03.09.2023 | Client Alerts | In The News

Client Alert: Municipal Board Hearing Gone Wrong (or Right)

Part of our practice involves permitting, zoning, and other appearances before municipal boards.  As part of that process, we often advise our clients as to the proper decorum surrounding such appearances and the role the client should play.  Just yesterday, the Massachusetts Supreme Judicial Court issued a ruling relating to an individual’s appearance before the Board of Selectmen of Southborough.  This individual (who is not our client) held a sign that stated, “Stop Spending” on one side and “Stop Breaking Open Meeting Law” on the other, stated the Board “ha[d] been spending like drunken sailors,” and said, “Look, you need to stop being a Hitler” and “You’re a Hitler” when she began to critique the Board during the public comment session at a meeting.  The Board’s policy required that, “All remarks and dialogue in public meetings must be respectful and courteous, free of rude, personal or slanderous remarks. Inappropriate language and/or shouting will not be tolerated.”  After the meeting was suspended and the individual essentially escorted out, she claimed the policy violated Article 19 of the Massachusetts Declaration of Rights, which John Adams drafted with assistance from his cousin Samuel Adams.

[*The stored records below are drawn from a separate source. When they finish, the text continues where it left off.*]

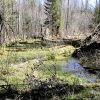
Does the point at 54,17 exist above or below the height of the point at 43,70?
above

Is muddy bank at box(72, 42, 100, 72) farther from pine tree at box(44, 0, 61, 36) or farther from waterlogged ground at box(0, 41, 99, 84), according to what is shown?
pine tree at box(44, 0, 61, 36)

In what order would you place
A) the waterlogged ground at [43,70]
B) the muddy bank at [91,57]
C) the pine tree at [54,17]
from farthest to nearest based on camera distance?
the pine tree at [54,17]
the muddy bank at [91,57]
the waterlogged ground at [43,70]

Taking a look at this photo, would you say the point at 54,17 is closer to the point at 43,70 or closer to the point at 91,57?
the point at 91,57

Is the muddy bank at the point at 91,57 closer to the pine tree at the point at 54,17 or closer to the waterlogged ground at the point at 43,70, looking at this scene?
the waterlogged ground at the point at 43,70

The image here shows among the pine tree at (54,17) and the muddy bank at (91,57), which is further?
the pine tree at (54,17)

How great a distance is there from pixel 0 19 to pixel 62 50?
20.3 m

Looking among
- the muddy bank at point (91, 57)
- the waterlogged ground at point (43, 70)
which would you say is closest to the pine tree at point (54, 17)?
the waterlogged ground at point (43, 70)

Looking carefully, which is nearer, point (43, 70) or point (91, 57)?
point (43, 70)

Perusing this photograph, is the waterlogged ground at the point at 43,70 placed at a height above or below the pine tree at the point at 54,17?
below

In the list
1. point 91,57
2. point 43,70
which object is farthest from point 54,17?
point 43,70

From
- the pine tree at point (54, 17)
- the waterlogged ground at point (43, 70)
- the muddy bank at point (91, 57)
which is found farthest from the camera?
the pine tree at point (54, 17)

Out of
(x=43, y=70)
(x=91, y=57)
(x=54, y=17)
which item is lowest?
(x=43, y=70)

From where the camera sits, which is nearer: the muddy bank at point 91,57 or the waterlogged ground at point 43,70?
the waterlogged ground at point 43,70

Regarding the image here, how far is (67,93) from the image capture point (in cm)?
1004
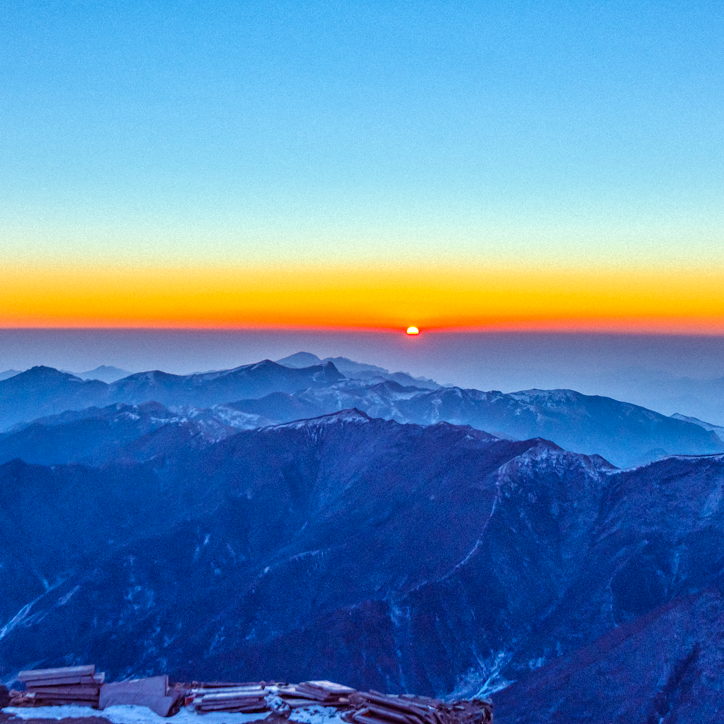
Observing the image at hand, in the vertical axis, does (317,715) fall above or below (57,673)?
below

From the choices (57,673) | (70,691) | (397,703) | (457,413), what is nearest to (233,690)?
(70,691)

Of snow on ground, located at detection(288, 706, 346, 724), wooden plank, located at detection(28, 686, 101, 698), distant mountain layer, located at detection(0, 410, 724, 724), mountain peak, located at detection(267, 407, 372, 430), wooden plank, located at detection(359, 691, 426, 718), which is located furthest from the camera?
mountain peak, located at detection(267, 407, 372, 430)

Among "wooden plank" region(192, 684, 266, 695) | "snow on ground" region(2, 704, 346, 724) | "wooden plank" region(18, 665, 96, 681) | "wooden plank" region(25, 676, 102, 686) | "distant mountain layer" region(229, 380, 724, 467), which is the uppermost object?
"wooden plank" region(18, 665, 96, 681)

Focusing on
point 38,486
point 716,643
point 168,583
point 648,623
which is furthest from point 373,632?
point 38,486

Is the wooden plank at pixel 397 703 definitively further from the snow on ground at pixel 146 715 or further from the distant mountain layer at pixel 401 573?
the distant mountain layer at pixel 401 573

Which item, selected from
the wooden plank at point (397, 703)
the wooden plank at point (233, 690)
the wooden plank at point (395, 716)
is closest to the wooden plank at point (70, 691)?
the wooden plank at point (233, 690)

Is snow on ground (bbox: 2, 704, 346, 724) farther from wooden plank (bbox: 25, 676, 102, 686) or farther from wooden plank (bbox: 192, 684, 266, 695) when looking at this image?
wooden plank (bbox: 192, 684, 266, 695)

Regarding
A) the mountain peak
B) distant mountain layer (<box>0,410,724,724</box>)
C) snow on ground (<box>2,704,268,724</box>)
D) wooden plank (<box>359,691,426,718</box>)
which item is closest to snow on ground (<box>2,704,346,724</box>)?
snow on ground (<box>2,704,268,724</box>)

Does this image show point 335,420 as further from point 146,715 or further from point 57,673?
point 146,715
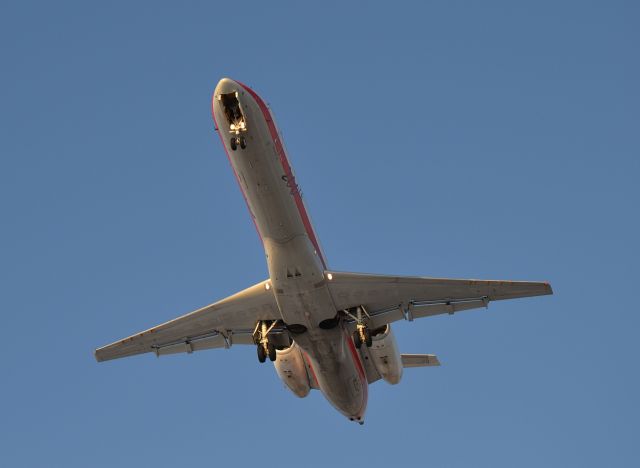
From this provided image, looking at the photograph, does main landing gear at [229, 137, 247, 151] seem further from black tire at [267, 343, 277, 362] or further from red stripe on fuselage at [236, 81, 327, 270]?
black tire at [267, 343, 277, 362]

The text of Article 19 provides: “The people have a right, in an orderly and peaceable manner, to assemble to consult upon the common good; give instructions to their representatives, and to request of the legislative body, by the way of addresses, petitions, or remonstrances, redress of the wrongs done them, and of the grievances they suffer.” The Court recounted its illuminating constitutional history, found it was “directly applicable and dispositive of the claims”, and commented that “this provision expressly envisions a politically active and engaged, even aggrieved and angry, populace.” The Court noted that the “assembly provision arose out of fierce opposition to governmental authority, and it was designed to protect such opposition, even if it was rude, personal, and disrespectful to public figures, as the colonists eventually were to the king and his representatives in Massachusetts.” The Court determined that, among other things, the Board’s policy crosses the line into viewpoint discrimination (allowing lavish praise but disallowing harsh criticism of government officials) and then struck down the policy as violative of Article 19 and thus unconstitutional. While we may not have recommended this strategy before the Board, free speech is alive and well, thanks to our forefathers. The case is Barron et al. v. Kolenda et al., case number SJC-13284, and the American Civil Liberties Union of Massachusetts, Inc. and others filed amicus briefs in support of Ms. Barron’s right to free speech.